* Start *

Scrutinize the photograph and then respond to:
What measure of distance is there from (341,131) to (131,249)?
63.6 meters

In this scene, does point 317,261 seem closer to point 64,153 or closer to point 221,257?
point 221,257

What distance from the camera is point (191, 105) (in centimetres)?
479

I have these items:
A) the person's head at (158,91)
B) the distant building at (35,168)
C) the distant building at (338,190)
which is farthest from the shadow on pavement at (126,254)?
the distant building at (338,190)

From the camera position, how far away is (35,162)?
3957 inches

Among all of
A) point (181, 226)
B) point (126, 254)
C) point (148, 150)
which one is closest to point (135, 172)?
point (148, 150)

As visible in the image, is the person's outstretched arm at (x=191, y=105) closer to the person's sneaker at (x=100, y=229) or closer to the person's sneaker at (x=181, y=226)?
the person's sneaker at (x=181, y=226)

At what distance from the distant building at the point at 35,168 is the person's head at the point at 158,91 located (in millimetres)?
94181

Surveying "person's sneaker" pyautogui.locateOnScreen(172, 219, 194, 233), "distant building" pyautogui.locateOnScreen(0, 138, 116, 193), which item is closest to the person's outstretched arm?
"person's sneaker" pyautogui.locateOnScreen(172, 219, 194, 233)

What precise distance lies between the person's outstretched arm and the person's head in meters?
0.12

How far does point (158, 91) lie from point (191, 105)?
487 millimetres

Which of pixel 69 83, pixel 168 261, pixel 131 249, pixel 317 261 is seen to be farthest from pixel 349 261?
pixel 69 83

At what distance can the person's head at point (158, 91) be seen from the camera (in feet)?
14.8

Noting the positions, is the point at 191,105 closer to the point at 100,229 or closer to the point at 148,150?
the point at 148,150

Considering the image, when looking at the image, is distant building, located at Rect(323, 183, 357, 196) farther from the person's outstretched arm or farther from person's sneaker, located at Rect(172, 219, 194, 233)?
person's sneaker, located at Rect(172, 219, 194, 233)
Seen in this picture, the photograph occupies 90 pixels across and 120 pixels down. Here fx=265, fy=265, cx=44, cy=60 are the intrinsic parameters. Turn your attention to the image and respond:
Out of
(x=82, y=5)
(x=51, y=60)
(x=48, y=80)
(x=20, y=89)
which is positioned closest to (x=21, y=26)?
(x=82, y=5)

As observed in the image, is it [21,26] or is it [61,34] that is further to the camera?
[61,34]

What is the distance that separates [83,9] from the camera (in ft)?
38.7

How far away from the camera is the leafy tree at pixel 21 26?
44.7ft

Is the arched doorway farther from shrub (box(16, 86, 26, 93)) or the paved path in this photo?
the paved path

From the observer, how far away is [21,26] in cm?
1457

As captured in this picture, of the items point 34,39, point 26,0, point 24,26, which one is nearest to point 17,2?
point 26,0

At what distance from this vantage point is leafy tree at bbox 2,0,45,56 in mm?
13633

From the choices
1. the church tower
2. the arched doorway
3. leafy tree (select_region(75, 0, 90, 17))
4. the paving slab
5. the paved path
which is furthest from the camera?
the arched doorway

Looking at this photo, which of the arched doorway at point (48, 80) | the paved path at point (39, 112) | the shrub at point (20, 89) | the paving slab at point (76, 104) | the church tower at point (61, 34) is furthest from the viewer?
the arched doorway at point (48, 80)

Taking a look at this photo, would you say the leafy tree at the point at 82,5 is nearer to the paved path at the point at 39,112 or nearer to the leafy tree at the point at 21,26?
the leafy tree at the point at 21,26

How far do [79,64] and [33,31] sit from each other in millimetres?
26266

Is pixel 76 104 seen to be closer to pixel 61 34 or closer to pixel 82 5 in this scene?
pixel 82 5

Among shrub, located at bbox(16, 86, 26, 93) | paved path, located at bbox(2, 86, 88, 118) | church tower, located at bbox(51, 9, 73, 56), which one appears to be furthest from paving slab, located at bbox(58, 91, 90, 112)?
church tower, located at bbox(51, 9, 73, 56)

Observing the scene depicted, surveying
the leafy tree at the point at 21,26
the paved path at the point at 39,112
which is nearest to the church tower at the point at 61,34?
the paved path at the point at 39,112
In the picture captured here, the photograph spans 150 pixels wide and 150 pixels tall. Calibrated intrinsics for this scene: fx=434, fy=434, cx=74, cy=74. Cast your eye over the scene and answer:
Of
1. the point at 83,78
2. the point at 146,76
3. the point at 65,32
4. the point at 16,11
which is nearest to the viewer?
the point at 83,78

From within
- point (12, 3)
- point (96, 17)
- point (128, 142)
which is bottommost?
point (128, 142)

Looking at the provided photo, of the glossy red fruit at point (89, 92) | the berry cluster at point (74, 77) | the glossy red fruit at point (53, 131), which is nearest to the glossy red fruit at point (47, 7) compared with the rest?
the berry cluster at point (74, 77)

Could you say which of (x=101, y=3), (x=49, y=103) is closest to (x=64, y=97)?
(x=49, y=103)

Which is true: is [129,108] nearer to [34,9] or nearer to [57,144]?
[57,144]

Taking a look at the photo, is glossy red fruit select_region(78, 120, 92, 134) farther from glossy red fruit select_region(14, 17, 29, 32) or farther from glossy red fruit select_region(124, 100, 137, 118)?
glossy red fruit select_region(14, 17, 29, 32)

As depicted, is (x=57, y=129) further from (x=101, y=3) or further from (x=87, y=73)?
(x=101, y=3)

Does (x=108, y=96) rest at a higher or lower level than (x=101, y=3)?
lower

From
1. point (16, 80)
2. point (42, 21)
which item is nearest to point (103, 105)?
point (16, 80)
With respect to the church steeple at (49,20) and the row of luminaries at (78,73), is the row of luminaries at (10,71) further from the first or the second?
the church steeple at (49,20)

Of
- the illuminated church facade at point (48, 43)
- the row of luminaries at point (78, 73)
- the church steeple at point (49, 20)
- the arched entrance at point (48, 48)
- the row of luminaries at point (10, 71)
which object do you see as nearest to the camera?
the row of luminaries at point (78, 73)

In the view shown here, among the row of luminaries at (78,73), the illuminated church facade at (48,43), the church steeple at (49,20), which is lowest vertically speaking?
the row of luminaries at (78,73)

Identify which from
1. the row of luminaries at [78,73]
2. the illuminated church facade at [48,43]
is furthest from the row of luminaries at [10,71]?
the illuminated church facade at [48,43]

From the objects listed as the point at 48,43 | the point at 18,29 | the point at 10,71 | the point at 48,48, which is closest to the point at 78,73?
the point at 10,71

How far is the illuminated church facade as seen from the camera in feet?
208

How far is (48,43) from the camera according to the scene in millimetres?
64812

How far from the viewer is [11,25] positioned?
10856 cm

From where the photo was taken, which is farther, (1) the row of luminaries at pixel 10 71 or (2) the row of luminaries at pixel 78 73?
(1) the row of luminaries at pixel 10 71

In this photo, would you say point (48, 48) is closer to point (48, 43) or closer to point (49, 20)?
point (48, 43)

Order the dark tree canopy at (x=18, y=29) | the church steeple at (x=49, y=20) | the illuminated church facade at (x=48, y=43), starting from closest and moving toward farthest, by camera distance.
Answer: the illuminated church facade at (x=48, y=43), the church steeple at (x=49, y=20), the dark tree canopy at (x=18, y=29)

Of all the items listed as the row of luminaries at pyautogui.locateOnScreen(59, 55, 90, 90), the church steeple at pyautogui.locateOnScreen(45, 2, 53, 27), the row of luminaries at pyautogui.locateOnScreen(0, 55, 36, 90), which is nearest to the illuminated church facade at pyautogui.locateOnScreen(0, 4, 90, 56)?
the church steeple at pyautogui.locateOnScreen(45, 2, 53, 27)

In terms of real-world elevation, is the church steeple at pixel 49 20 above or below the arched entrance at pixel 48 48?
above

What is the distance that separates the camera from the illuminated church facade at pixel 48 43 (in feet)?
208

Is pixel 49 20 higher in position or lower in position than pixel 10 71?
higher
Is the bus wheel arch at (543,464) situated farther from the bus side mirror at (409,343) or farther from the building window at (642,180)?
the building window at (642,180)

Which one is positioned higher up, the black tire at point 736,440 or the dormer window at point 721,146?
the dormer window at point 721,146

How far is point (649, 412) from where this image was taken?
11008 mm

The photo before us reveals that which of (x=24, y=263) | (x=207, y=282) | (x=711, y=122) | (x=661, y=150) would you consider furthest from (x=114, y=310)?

* End *

:: DESCRIPTION OF THE TASK ::
Find every line in the data above that contains the word "taken" and copy each one out in full.

:: ANSWER IN FULL ::
From where the photo was taken, which is farther, (1) the row of luminaries at pixel 10 71 or (2) the row of luminaries at pixel 78 73?
How far is point (649, 412) from where this image was taken?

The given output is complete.